About me, what about me….well, I’m the youngest of seven kids who grew up in the frozen north country of Grand Forks, North Dakota, 50 miles from the Canadian border. The town had a population of about 50,000 when I lived there (1950s to 1970s), and the US Census Bureau in 2019 estimates it now has about 55,000, so it hasn’t grown by much, even though the state’s largest university is there. The Census Bureau also says the population is 85% White, so it’s not the most diverse place in the US to grow up.
I’m the 4th-generation descendant of Polish immigrants who escaped poverty and conscription into wars they didn’t believe in.

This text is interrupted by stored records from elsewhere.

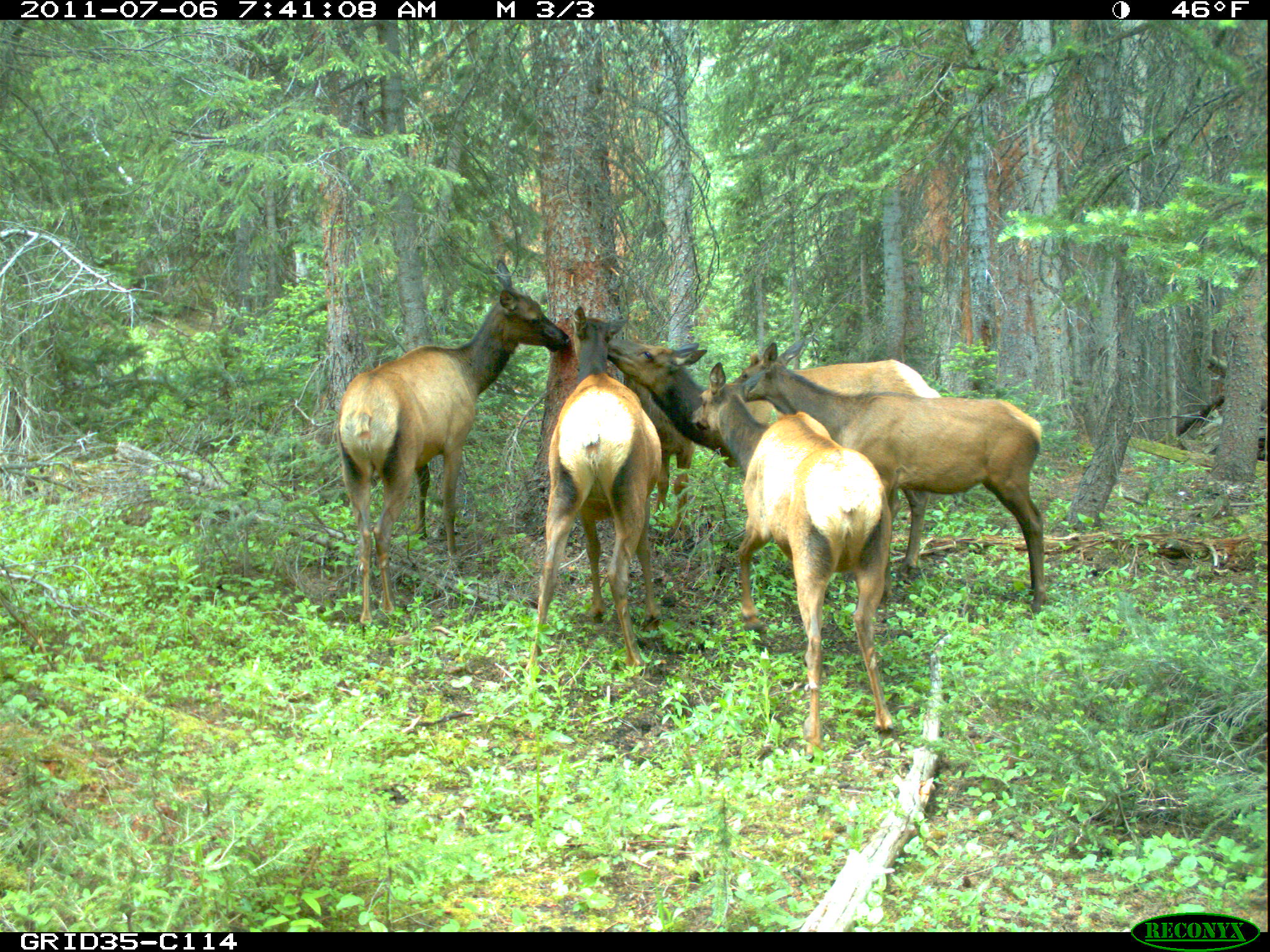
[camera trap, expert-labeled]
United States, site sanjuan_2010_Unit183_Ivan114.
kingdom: Animalia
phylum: Chordata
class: Mammalia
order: Artiodactyla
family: Cervidae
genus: Cervus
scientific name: Cervus elaphus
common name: red deer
Cervus elaphus (red deer).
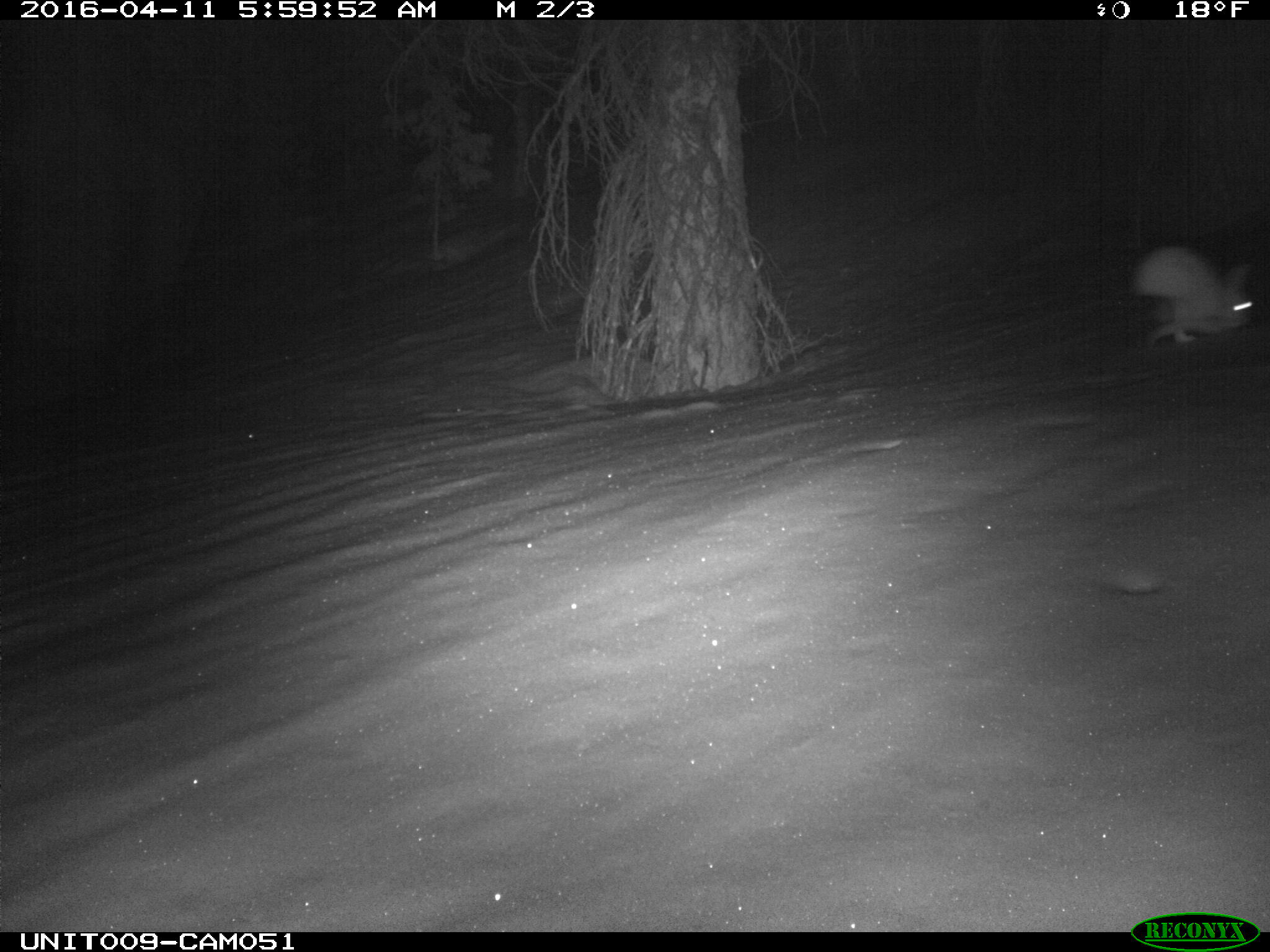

Large groups of immigrants from Poland settled in North Dakota in the late 1800s—they caught sight of that majestic 834-ft elevation and felt those brisk average daily temperatures of 34°F and said to themselves, “This place is GREAT. Let’s stay here!” In fact, their immigration story is told in wonderful detail by Mary Barton in The Eagle’s Nest: The Immigrant Series, Book 1. (OK, I’m biased, that’s my sister. And it was edited by yours truly. But it’s still a great read.) According to the Census Bureau, by 2019 only 3.7% of the population is still Polish. We were outbred by the Norwegians, who make up 21.7%, and the Germans at 19.4%.
As soon as I was legally able, I pointed my car south, started driving, and didn’t stop until I reached the Gulf of Mexico. Enough of insufferable winters! Now I deal with insufferable summers in Houston, Texas. I won’t say the oil industry brought me to Texas initially, but it is certainly the reason I have stayed. I began my career here initially in Dallas, Texas, and 10 years later moved to Houston, where eventually I started my own business.
I’ve been married and divorced three times, I’ve had as many as two dogs and seven cats, I’ve had a raccoon die in my attic, and I’ve been through a hurricane, several tropical storms, and a few floods. I’ve had some great successes and some colossal failures. Lots of material there for a nonfiction blog! Through it all I’ve learned to keep a sense of humor and to trust in the comfort that we are never alone—that community will sustain us.